Pattern: Token counting and model selection

  • Count tokens before calling
  • Use cheaper models when sufficient
  • Cache repeated calls
  • Monitor costs
  • "What's the cost per request?"

Caching LLM Results

Pattern: Cache deterministic calls

  • Hash prompt + model as key
  • Cache results in Redis/memory
  • Set appropriate TTL
  • "Is this call cacheable?"

Testing LLM Integrations

Unit Tests (Mock LLM)

Mock LLM responses:

  • Test application logic without LLM calls
  • Fast, deterministic tests
  • Use fixtures for LLM responses
  • "Can you test the logic without calling the LLM?"

Integration Tests (Real LLM)

Test structure, not exact content:

  • Test output format/schema
  • Test that it responds (not what it says)
  • Expect variability
  • "Does the response match the expected structure?"

Prompt Testing

Test prompts with known inputs:

  • Use representative test cases
  • Check if output category/type is correct
  • Not exact wording
  • "Does this prompt consistently produce the right type of output?"

LLM Integration Workflow

  1. Define Use Case - What does the LLM need to do?
  2. Choose Model - Cost vs capability trade-off
  3. Design Prompt - Template, version control
  4. Structure Output - JSON schema, validation
  5. Add Error Handling - Retries, fallbacks, timeouts
  6. Optimize Cost - Token counting, caching, model selection
  7. Test - Mock for unit tests, structure tests for integration
  8. Monitor - Log costs, latency, errors

Handling Common Situations

LLM calls failing: "Add retries with exponential backoff. Log failures. What's your fallback behavior?"

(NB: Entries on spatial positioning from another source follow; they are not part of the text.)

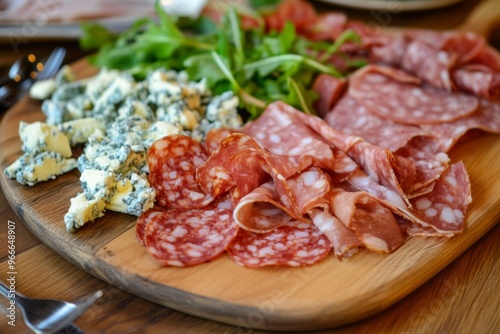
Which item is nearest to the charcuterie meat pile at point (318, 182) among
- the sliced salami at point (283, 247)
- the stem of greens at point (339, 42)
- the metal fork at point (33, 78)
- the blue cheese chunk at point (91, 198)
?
the sliced salami at point (283, 247)

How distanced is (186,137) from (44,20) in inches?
49.6

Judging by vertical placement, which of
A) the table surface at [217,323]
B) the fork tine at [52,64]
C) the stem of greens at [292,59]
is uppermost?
the stem of greens at [292,59]

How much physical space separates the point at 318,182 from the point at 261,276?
33 centimetres

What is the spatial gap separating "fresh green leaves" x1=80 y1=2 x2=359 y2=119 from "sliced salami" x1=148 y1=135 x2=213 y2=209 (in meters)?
0.34

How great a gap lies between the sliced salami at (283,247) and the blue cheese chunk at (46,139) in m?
0.66

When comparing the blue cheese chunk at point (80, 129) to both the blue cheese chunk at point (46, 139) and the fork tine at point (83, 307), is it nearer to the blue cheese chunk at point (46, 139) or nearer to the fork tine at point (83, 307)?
the blue cheese chunk at point (46, 139)

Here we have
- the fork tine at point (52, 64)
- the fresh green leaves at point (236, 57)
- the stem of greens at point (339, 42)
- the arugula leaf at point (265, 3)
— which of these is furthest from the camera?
the arugula leaf at point (265, 3)

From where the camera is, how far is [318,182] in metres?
A: 1.61

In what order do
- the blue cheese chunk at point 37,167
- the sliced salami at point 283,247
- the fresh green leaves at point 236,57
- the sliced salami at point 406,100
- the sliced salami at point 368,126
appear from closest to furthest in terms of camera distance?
the sliced salami at point 283,247 → the blue cheese chunk at point 37,167 → the sliced salami at point 368,126 → the sliced salami at point 406,100 → the fresh green leaves at point 236,57

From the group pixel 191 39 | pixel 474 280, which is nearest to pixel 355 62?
pixel 191 39

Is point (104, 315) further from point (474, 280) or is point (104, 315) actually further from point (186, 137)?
point (474, 280)

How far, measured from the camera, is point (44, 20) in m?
2.66

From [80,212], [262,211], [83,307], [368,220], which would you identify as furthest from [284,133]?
[83,307]

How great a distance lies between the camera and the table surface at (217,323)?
140 centimetres
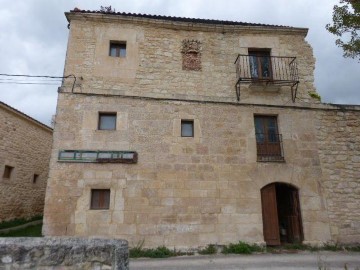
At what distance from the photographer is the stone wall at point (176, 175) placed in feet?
23.4

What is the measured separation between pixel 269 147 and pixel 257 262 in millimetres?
3478

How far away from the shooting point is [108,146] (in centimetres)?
761

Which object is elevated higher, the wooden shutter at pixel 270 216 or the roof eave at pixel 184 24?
the roof eave at pixel 184 24

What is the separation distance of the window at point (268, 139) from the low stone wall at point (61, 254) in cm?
581

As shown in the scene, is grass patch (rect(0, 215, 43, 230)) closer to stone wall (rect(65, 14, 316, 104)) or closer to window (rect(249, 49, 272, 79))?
stone wall (rect(65, 14, 316, 104))

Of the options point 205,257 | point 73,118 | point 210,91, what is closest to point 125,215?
point 205,257

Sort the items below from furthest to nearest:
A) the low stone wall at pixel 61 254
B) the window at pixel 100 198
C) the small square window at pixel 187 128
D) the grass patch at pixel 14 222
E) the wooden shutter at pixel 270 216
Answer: the grass patch at pixel 14 222, the small square window at pixel 187 128, the wooden shutter at pixel 270 216, the window at pixel 100 198, the low stone wall at pixel 61 254

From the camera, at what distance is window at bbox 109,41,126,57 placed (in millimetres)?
8680

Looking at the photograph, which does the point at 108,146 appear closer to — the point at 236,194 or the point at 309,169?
the point at 236,194

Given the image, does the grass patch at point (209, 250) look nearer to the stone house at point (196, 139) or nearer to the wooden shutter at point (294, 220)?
the stone house at point (196, 139)

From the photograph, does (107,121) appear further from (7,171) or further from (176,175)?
(7,171)

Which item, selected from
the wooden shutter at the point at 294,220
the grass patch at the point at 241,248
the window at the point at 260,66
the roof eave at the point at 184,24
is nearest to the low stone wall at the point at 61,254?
the grass patch at the point at 241,248

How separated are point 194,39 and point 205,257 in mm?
6612

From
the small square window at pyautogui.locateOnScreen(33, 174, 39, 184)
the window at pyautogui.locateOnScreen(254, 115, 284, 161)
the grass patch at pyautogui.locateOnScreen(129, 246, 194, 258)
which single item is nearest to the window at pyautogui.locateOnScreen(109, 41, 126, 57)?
the window at pyautogui.locateOnScreen(254, 115, 284, 161)
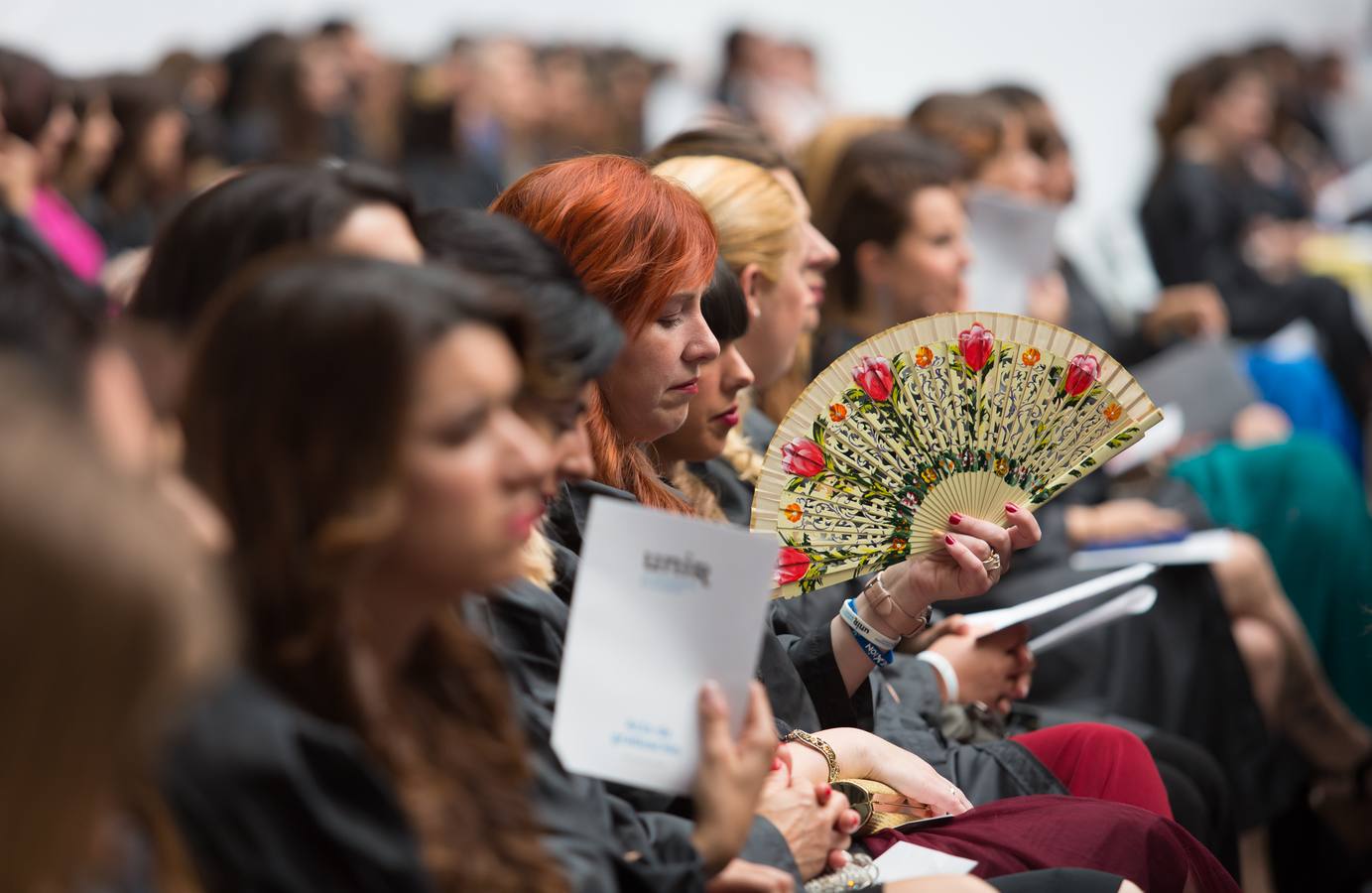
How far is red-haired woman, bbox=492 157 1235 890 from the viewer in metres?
1.83

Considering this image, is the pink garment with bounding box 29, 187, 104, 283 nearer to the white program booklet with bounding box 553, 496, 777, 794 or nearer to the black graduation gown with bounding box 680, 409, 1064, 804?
the black graduation gown with bounding box 680, 409, 1064, 804

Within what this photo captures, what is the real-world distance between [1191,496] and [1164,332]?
1.21 meters

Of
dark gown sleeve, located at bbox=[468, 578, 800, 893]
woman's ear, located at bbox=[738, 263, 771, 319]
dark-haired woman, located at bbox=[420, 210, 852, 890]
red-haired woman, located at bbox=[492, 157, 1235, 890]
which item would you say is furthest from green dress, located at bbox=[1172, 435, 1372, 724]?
dark gown sleeve, located at bbox=[468, 578, 800, 893]

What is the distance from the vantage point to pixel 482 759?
1.32 metres

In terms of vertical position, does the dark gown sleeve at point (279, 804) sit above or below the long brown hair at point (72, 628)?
below

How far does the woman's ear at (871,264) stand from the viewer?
10.5 feet

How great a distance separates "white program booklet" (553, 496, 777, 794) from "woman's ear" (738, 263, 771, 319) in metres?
1.01

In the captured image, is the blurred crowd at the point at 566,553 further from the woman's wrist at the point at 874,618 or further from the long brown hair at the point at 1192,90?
the long brown hair at the point at 1192,90

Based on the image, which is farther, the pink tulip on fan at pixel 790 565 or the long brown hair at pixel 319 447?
the pink tulip on fan at pixel 790 565

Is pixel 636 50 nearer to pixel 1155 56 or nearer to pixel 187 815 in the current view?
pixel 1155 56

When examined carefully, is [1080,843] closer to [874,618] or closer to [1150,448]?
[874,618]

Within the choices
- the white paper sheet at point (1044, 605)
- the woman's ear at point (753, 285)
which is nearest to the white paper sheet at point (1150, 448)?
the white paper sheet at point (1044, 605)

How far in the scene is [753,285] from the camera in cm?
249

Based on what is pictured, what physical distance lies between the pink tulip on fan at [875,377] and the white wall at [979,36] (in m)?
7.10
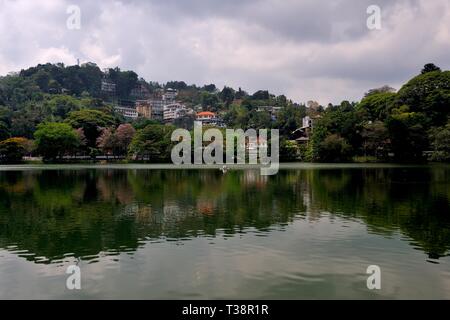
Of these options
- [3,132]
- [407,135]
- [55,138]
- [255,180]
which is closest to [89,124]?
[55,138]

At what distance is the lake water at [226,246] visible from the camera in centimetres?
1016

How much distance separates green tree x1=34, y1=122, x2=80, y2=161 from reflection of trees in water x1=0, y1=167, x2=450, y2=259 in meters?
46.7

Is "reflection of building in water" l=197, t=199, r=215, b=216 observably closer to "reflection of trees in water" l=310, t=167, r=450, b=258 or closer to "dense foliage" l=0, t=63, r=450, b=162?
"reflection of trees in water" l=310, t=167, r=450, b=258

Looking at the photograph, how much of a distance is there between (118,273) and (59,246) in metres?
3.90

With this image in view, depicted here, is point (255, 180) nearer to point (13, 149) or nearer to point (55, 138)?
point (55, 138)

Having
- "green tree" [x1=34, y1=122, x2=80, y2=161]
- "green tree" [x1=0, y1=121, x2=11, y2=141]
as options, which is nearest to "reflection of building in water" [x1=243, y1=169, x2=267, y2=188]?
"green tree" [x1=34, y1=122, x2=80, y2=161]

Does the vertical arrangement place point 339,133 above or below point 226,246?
above

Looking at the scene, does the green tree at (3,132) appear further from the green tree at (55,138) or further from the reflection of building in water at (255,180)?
the reflection of building in water at (255,180)

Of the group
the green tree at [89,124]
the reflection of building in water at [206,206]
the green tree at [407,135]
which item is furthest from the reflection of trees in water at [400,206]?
the green tree at [89,124]

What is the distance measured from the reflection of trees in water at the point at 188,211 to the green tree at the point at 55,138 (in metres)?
→ 46.7

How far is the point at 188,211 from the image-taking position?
2105 cm

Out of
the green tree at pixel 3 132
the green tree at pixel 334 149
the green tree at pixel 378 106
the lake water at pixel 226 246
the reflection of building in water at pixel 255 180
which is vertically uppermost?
the green tree at pixel 378 106

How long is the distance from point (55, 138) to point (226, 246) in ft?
229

Parsing responses: "Request JSON format in the prompt. Validate with Pydantic. What if JSON is malformed?"

High costs: "Count tokens. Can you use a cheaper model? Cache repeated calls? Reduce prompt size?"

Slow responses: "Use streaming for better UX. Can you make calls async? Batch where possible?"

Testing non-deterministic outputs: "Mock LLM in unit tests. In integration tests, assert structure not content."

Prompt changes breaking things: "Version prompts. Test with known inputs. Track changes in git."

Rate limiting: "Implement exponential backoff. Queue requests. Use multiple API keys if needed."

Remember

Your goal is to integrate LLMs reliably into production systems. Treat them as unreliable external dependencies, structure outputs, handle errors, optimize costs, and test thoughtfully. LLM features become production-ready when you design for failure!